ABOUT THIS EXERCISE: From the records below, find each line with the string "demonstrating" and copy it.

#### RECORD EXTRACTS ####

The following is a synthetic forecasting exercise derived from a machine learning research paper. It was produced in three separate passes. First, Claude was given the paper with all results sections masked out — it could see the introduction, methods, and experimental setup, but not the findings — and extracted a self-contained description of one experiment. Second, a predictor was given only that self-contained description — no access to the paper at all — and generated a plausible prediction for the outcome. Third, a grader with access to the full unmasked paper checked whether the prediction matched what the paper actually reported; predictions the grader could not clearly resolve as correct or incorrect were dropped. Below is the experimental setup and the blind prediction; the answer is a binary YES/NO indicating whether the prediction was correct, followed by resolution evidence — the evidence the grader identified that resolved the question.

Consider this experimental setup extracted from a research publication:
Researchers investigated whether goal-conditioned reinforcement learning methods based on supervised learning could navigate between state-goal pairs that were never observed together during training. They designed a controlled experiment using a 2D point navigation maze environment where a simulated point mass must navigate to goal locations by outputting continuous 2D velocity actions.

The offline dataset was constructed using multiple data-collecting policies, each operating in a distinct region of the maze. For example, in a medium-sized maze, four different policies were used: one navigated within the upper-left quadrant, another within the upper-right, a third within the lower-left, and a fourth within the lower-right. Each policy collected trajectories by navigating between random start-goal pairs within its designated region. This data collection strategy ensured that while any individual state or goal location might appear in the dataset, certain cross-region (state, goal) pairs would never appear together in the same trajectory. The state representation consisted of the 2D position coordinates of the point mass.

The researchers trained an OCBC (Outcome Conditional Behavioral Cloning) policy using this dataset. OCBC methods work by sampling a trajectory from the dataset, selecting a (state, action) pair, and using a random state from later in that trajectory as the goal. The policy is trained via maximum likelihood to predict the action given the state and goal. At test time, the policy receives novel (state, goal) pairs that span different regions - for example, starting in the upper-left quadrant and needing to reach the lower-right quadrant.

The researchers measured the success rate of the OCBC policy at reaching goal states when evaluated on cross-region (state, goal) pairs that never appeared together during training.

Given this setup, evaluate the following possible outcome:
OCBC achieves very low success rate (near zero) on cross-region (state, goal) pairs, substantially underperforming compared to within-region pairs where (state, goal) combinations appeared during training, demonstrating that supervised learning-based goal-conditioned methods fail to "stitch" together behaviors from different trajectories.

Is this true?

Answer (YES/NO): YES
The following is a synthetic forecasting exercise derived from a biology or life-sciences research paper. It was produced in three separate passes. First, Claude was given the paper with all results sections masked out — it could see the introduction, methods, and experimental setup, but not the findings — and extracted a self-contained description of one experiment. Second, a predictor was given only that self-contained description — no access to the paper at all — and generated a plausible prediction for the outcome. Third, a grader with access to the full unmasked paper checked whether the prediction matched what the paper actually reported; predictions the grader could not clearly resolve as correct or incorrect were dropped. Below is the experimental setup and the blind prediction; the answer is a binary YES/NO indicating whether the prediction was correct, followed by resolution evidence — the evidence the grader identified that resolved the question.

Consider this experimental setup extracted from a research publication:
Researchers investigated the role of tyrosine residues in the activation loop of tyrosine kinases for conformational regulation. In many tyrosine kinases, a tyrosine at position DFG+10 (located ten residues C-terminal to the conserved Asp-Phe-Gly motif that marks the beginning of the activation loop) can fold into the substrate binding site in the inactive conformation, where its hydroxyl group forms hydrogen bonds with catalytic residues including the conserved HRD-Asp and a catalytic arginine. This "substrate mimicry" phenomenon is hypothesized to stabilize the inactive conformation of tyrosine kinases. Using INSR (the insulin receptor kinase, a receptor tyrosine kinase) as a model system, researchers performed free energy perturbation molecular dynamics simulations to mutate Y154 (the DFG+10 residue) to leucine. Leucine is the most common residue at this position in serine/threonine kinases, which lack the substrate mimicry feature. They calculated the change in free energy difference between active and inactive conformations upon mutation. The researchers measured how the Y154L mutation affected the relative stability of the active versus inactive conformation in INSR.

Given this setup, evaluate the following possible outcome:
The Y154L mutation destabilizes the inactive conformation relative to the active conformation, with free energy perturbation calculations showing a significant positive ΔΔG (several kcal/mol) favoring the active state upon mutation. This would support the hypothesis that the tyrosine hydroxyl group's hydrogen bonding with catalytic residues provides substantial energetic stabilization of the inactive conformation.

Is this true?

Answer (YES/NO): YES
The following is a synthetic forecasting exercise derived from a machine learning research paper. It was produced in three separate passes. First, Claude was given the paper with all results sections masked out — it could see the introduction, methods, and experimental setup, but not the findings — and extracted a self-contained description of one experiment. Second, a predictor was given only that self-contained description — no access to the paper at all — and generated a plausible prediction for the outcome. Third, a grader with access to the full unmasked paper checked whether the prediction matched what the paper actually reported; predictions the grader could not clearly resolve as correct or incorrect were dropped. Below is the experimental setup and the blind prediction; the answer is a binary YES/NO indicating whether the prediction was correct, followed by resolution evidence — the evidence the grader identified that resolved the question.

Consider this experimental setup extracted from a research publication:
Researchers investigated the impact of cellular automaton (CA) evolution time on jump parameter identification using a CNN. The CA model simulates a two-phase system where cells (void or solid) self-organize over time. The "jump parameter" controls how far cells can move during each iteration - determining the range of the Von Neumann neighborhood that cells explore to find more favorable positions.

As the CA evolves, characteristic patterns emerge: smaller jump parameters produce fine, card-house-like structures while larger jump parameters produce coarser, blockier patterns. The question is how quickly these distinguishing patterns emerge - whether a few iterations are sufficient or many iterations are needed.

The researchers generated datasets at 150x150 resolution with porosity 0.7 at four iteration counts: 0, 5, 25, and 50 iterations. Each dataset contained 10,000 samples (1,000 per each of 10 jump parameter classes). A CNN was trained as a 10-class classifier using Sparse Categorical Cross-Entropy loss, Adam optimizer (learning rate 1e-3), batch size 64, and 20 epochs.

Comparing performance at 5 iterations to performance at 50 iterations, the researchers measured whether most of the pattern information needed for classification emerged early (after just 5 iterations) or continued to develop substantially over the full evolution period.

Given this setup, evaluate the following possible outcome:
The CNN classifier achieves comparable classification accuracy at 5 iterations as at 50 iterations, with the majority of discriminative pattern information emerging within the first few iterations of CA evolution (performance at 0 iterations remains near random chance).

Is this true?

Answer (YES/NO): NO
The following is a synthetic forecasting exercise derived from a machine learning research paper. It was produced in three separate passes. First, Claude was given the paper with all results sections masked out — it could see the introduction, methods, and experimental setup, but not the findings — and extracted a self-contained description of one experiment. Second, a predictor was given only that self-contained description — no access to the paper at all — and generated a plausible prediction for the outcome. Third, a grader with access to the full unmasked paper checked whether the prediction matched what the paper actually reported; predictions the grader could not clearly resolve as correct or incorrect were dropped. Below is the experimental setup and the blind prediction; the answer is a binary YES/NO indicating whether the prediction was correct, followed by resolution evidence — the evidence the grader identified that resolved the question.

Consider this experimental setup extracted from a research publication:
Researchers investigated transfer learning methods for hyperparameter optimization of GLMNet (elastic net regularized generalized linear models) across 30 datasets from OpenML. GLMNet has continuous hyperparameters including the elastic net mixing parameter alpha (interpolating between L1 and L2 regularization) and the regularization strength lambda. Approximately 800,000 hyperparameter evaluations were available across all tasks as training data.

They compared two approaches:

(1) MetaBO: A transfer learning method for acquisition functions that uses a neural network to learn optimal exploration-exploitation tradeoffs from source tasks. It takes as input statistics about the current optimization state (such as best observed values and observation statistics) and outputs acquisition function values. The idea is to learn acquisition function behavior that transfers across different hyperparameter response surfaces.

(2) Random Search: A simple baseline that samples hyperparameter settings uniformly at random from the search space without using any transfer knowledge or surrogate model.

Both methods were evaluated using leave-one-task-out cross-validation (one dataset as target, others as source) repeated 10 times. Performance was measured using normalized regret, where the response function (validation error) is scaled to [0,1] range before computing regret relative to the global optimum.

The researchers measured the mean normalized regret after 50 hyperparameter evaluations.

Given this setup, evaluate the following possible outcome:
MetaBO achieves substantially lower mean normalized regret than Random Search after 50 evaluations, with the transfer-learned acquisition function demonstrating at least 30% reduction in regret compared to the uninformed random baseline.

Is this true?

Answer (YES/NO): NO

####

ANSWER TO THE PROBLEM:
OCBC achieves very low success rate (near zero) on cross-region (state, goal) pairs, substantially underperforming compared to within-region pairs where (state, goal) combinations appeared during training, demonstrating that supervised learning-based goal-conditioned methods fail to "stitch" together behaviors from different trajectories.
MetaBO achieves substantially lower mean normalized regret than Random Search after 50 evaluations, with the transfer-learned acquisition function demonstrating at least 30% reduction in regret compared to the uninformed random baseline.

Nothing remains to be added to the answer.